Accessibility March 4, 2018
Storytelling session in Indian Sign Language brings book alive for deaf & hard of hearing kids
It was a first-of-its-kind initiative by a leading publishing house in India. HarperCollins Publishers hosted a storytelling session for deaf and hard of hearing children in Indian Sign Language. The session was at Mount Carmel School in New Delhi.
This is a pioneering initiative in partnership with NGOs Atulyakala and Sanket Foundation. It’s an attempt to make the world of stories accessible to more children.
As children’s publishers, it is our constant endeavor to reach out to the reader. One of the best ways of doing so is through storytelling sessions. Such sessions, whether they are held in schools, bookstores, or at literature festivals and fairs, allow children to engage with authors and their books. We are delighted to be giving deaf and hard of hearing children, the unique experience of a storytelling session – Tina Narang, Publisher, HarperCollins Children’s Books
The event featured author Deepa Aggarwal reading from her latest book, ‘Sacked! Folktales you can carry around’. There were 20 students present for the storytelling session. Thirteen were between 5-8 years old, while the rest were between the ages of 14 to 16 years.
The children loved every moment of the session. At the end, they discussed their favorite characters with the author.
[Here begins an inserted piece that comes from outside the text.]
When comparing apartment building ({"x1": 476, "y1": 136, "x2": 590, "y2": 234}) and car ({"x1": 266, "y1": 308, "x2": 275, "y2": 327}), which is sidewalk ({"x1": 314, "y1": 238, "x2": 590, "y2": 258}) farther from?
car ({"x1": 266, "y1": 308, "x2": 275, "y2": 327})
What a wonderful experience to have my story interpreted in sign language for readers who cannot hear! As an author, I try to reach out to as large and varied an audience as I possibly can. So, I was really excited when I was informed that my publisher was organizing this storytelling event – Deepa Aggarwal, Author
Sacked! Folktales You Can Carry Around is a collection of folktales. Some of them are quite well known. The reading was done in sign language and speech. There were two sign language interpreters present at the storytelling session and the children were hooked throughout.
Session enhanced with tools
There was a person present with a word chart, who picked out the words as the story was being read out.
For our visual learners, we use the word chart while telling the story. We make flash cards to go with them so they grasp the words that build the story. Then we tell the story again. This time the words make sense, as they are complete with emotions. Our students finally tell the story in their own way- through sequencing of cards, verbally, or through signing. Sometimes we even enact our stories – Tina Saighal, Founder & Executive Director, Sanket Foundation
It is well known that reading to children is a key to learning to read. But children who are deaf or hard of hearing, rarely get to experience this.
The Sanket Foundation’s drive to encourage reading in deaf and hard of hearing children is a great one. The presence of a leading publishing house like HarperCollins is a hopeful sign that more such partnerships will happen.